On Friday, July 1, 2011, our beautiful baby girl arrived silently. She was stillborn. After 18 hours of fairly normal labor, Mila entered and then left our world. She was not breathing and they could not resuscitate her. She and I had been attacked by a deadly bacteria. Our daughter's lungs were so full of infection when I delivered her that there was no room for a first breath. After 45 minutes they told us there was nothing they could do. In the meantime, I was bleeding, and they could not stop it. I had an emergency hysterectomy and was in a drug induced coma for 12 days. I almost died. I asked my dad a few weeks ago if I also had respiratory failure in addition to renal failure. He said I had all kinds of failure. My body was shutting down. I awoke on July 12, 2011 and left North Memorial Hospital on July 19, 2011. Since then I have been trying to find comfort, meaning, purpose, and peace while we grieve the loss of our baby and try to rejoice that I am alive today.

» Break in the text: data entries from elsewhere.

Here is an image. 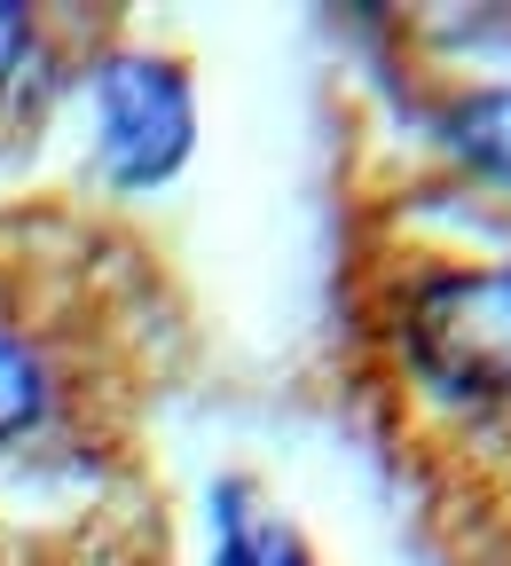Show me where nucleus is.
<instances>
[{"mask_svg": "<svg viewBox=\"0 0 511 566\" xmlns=\"http://www.w3.org/2000/svg\"><path fill=\"white\" fill-rule=\"evenodd\" d=\"M197 134L189 80L166 55H111L95 71V142L118 189H158Z\"/></svg>", "mask_w": 511, "mask_h": 566, "instance_id": "f03ea898", "label": "nucleus"}, {"mask_svg": "<svg viewBox=\"0 0 511 566\" xmlns=\"http://www.w3.org/2000/svg\"><path fill=\"white\" fill-rule=\"evenodd\" d=\"M449 142L465 150V166H472V174H488V181H503V189H511V87L457 103V111H449Z\"/></svg>", "mask_w": 511, "mask_h": 566, "instance_id": "7ed1b4c3", "label": "nucleus"}, {"mask_svg": "<svg viewBox=\"0 0 511 566\" xmlns=\"http://www.w3.org/2000/svg\"><path fill=\"white\" fill-rule=\"evenodd\" d=\"M401 338H409V363L432 394L503 401L511 394V260L432 275L401 315Z\"/></svg>", "mask_w": 511, "mask_h": 566, "instance_id": "f257e3e1", "label": "nucleus"}, {"mask_svg": "<svg viewBox=\"0 0 511 566\" xmlns=\"http://www.w3.org/2000/svg\"><path fill=\"white\" fill-rule=\"evenodd\" d=\"M40 409H48V378H40V354L0 323V441H17V433H32L40 424Z\"/></svg>", "mask_w": 511, "mask_h": 566, "instance_id": "20e7f679", "label": "nucleus"}, {"mask_svg": "<svg viewBox=\"0 0 511 566\" xmlns=\"http://www.w3.org/2000/svg\"><path fill=\"white\" fill-rule=\"evenodd\" d=\"M24 71H32V17L24 9H0V103L24 87Z\"/></svg>", "mask_w": 511, "mask_h": 566, "instance_id": "423d86ee", "label": "nucleus"}, {"mask_svg": "<svg viewBox=\"0 0 511 566\" xmlns=\"http://www.w3.org/2000/svg\"><path fill=\"white\" fill-rule=\"evenodd\" d=\"M221 566H307V558H300V543H291L283 527H260V520H244L229 504V520H221Z\"/></svg>", "mask_w": 511, "mask_h": 566, "instance_id": "39448f33", "label": "nucleus"}]
</instances>
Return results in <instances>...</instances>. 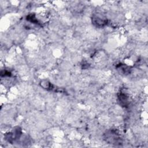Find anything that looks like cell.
I'll list each match as a JSON object with an SVG mask.
<instances>
[{"label":"cell","instance_id":"cell-2","mask_svg":"<svg viewBox=\"0 0 148 148\" xmlns=\"http://www.w3.org/2000/svg\"><path fill=\"white\" fill-rule=\"evenodd\" d=\"M118 99H119L120 105L121 106L124 108H126L128 106L129 104V99H128V96L125 92L122 91H120L118 94Z\"/></svg>","mask_w":148,"mask_h":148},{"label":"cell","instance_id":"cell-5","mask_svg":"<svg viewBox=\"0 0 148 148\" xmlns=\"http://www.w3.org/2000/svg\"><path fill=\"white\" fill-rule=\"evenodd\" d=\"M116 68L120 70L121 72H122L123 74H129L131 72V68L130 66H128L126 65L125 64H119L116 66Z\"/></svg>","mask_w":148,"mask_h":148},{"label":"cell","instance_id":"cell-1","mask_svg":"<svg viewBox=\"0 0 148 148\" xmlns=\"http://www.w3.org/2000/svg\"><path fill=\"white\" fill-rule=\"evenodd\" d=\"M105 135V139L109 143L116 144L120 140L119 134L115 130H112L111 131H108Z\"/></svg>","mask_w":148,"mask_h":148},{"label":"cell","instance_id":"cell-7","mask_svg":"<svg viewBox=\"0 0 148 148\" xmlns=\"http://www.w3.org/2000/svg\"><path fill=\"white\" fill-rule=\"evenodd\" d=\"M1 76H10L12 75V73L10 71L5 69V70H2L1 71Z\"/></svg>","mask_w":148,"mask_h":148},{"label":"cell","instance_id":"cell-4","mask_svg":"<svg viewBox=\"0 0 148 148\" xmlns=\"http://www.w3.org/2000/svg\"><path fill=\"white\" fill-rule=\"evenodd\" d=\"M40 86L47 90H54L56 91V88L53 84H52L50 82L47 80H43L40 82Z\"/></svg>","mask_w":148,"mask_h":148},{"label":"cell","instance_id":"cell-3","mask_svg":"<svg viewBox=\"0 0 148 148\" xmlns=\"http://www.w3.org/2000/svg\"><path fill=\"white\" fill-rule=\"evenodd\" d=\"M92 24L99 28L103 27L108 24V20L106 19L102 18L97 16H94L92 17Z\"/></svg>","mask_w":148,"mask_h":148},{"label":"cell","instance_id":"cell-6","mask_svg":"<svg viewBox=\"0 0 148 148\" xmlns=\"http://www.w3.org/2000/svg\"><path fill=\"white\" fill-rule=\"evenodd\" d=\"M26 20L31 23H32L34 24H36L38 25H40V22L37 20V18L35 17V15L34 14H29L26 17Z\"/></svg>","mask_w":148,"mask_h":148}]
</instances>
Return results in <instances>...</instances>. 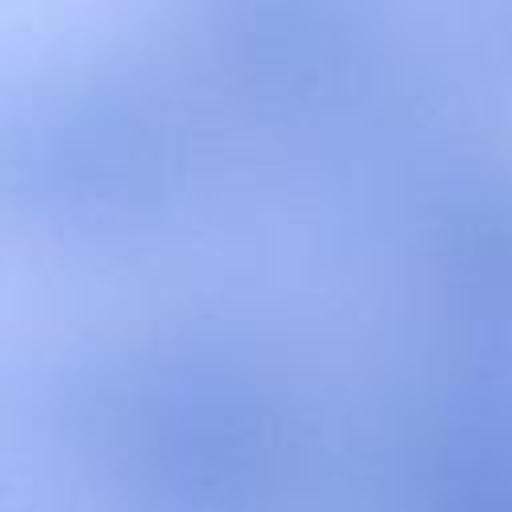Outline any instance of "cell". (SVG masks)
Segmentation results:
<instances>
[{"mask_svg": "<svg viewBox=\"0 0 512 512\" xmlns=\"http://www.w3.org/2000/svg\"><path fill=\"white\" fill-rule=\"evenodd\" d=\"M508 64H512V32H508ZM508 96H512V68H508Z\"/></svg>", "mask_w": 512, "mask_h": 512, "instance_id": "obj_1", "label": "cell"}]
</instances>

I have so many thoughts, so many emotions. They change not only daily, but every hour and every minute. I think this is why I need to start writing. My brain hurts from so much thinking, and my eyes burn from crying. Mila would be three months old today. What I hate today is that as much as I dreamed and imagined how great our family would be when she arrived, I can't picture her being here now. I don't know what she would look like, what she would be doing, or how Charlie and Sofie would be relating to her. All the things we were so excited to experience have faded. Today I am not the mother of twins and a newborn baby. I am a mother whose baby has died.
I held Mila for just a few moments, kissed her and said goodbye while doctors and nurses scurried gracefully around me. I don't remember what she looked like then, I only have the pictures Chris took with his phone and the professional photos taken by the nonprofit organization, Now I Lay Me Down to Sleep. I have studied these pictures, trying to burn into my brain the image of my baby so that I never forget how she looked. She was a perfect mix of Charlie and Sofie, of Chris and I. Unlike my little, preemie twins, Mila weight 8 pounds, 8 ounces. She was round and cute, with her daddy's cheeks and my nose. I didn't get to look at her body, touch her skin, or hold her until she felt heavy in my arms. Chris held her the most, especially while I was in surgery. He cried all over her and then handed her over to her big sister, brother, and her devastated grandparents and aunt. Other people held her too, my aunts, my brother and sister in law, my grandmother. I'm glad she was held by them when I couldn't be there. I will always cherish the life I held while she grew inside me. I've always loved being pregnant, and I hope I never forget how as my belly grew, so did my love for Mila.
This blog is for me. It's a place I want to record and organize my thoughts, my memories, and the things that make me feel normal. I will post pictures of Mila. I never understood how parents could share photos of their dead babies so openly, but now I do. Mila was perfect. To me, she looks like she's sleeping. I look at her face and say her name many times each day. It's the only way I can keep her close, and hold her, even though she left so soon.